[Short text fragments from websites]
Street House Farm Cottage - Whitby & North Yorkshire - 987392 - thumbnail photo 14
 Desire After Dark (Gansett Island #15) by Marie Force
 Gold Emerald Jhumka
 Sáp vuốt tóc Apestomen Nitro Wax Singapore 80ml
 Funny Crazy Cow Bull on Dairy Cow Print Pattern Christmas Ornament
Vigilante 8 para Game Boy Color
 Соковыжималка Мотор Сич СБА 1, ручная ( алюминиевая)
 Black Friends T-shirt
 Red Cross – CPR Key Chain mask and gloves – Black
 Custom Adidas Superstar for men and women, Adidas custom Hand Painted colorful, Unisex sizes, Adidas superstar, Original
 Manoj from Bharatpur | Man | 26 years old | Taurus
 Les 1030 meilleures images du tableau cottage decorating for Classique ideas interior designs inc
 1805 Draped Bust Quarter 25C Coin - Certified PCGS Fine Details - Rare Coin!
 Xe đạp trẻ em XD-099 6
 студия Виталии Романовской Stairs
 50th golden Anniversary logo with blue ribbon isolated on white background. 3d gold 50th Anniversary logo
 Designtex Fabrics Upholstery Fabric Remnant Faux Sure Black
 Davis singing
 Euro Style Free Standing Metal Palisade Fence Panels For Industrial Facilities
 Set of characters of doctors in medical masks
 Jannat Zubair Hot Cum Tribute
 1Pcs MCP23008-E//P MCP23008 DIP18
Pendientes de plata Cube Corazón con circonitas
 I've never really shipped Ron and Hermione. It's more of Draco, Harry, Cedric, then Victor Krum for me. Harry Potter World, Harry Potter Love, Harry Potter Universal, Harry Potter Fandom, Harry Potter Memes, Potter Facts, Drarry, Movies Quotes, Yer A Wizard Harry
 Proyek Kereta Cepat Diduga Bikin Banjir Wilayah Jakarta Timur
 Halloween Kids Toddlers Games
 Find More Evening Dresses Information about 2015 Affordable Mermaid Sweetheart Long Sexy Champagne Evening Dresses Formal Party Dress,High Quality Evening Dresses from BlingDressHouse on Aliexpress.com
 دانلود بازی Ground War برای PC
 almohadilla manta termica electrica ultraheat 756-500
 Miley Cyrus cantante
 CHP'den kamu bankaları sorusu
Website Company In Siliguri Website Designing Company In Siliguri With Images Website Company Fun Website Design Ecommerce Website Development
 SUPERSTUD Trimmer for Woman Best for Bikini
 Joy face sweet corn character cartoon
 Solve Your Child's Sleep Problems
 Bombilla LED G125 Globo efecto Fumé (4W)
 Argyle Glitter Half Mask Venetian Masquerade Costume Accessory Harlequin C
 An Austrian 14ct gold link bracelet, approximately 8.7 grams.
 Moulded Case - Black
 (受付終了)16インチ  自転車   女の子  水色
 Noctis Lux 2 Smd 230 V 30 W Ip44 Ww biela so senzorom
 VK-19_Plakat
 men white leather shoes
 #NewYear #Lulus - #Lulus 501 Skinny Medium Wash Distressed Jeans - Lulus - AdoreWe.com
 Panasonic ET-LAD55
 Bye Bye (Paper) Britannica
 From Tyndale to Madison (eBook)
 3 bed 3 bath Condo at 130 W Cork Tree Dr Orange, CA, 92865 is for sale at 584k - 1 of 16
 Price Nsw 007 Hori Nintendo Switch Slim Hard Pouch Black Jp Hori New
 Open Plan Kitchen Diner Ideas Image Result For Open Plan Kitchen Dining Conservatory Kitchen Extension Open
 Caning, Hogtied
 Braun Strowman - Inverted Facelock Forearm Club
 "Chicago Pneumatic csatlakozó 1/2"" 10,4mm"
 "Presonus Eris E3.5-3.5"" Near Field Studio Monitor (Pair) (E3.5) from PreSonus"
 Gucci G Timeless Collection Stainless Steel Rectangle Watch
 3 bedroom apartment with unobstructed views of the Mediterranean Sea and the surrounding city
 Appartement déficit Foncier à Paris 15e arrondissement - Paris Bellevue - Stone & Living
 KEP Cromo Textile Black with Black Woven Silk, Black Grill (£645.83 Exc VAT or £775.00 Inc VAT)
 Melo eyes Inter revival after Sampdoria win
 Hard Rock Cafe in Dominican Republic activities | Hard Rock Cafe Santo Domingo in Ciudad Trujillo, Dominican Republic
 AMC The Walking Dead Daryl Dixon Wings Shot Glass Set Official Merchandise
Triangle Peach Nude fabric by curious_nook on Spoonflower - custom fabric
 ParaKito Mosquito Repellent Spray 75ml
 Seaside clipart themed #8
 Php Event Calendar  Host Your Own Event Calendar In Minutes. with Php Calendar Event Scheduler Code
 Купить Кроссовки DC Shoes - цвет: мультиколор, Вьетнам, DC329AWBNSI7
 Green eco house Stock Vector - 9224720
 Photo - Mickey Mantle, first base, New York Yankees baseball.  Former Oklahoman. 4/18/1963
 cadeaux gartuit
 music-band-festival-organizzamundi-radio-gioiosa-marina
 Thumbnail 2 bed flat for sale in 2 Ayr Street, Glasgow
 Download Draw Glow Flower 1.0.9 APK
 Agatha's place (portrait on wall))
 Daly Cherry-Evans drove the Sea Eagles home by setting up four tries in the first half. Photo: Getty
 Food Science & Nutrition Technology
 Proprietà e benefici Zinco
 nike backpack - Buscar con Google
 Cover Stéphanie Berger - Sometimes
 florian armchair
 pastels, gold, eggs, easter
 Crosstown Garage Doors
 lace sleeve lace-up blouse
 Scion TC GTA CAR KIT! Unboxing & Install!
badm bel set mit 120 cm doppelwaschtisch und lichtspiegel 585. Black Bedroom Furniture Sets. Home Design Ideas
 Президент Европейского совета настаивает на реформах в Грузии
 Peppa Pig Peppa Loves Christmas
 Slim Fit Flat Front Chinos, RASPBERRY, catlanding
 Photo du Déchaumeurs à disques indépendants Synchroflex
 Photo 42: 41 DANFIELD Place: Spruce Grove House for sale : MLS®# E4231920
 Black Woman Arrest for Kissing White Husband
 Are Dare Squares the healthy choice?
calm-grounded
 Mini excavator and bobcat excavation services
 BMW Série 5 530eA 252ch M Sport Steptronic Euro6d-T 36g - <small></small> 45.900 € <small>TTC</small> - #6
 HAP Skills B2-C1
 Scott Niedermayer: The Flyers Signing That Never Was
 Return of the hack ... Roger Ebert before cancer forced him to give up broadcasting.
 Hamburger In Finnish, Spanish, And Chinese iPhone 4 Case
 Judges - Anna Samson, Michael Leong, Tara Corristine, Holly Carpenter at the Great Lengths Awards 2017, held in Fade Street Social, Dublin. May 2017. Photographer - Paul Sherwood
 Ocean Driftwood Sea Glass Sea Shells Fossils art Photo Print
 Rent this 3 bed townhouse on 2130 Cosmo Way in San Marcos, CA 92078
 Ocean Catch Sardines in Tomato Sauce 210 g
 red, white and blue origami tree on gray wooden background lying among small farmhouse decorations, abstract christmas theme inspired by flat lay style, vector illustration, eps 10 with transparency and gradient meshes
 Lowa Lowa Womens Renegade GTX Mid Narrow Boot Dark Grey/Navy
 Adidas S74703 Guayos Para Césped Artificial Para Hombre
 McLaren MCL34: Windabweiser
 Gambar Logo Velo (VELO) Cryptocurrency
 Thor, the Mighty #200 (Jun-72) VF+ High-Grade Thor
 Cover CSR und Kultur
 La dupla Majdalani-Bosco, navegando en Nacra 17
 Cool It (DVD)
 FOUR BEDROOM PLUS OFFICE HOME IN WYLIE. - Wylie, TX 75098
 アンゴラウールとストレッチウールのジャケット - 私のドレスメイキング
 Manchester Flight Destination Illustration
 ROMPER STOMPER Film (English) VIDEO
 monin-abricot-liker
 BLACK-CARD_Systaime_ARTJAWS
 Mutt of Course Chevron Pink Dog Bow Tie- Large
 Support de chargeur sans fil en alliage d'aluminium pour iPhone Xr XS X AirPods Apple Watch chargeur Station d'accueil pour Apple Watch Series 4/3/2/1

# TASK STATEMENT
Whichever lines of the data include the word "Adidas", pull them out.

# ANSWER TO THE EXERCISE
 Custom Adidas Superstar for men and women, Adidas custom Hand Painted colorful, Unisex sizes, Adidas superstar, Original
 Adidas S74703 Guayos Para Césped Artificial Para Hombre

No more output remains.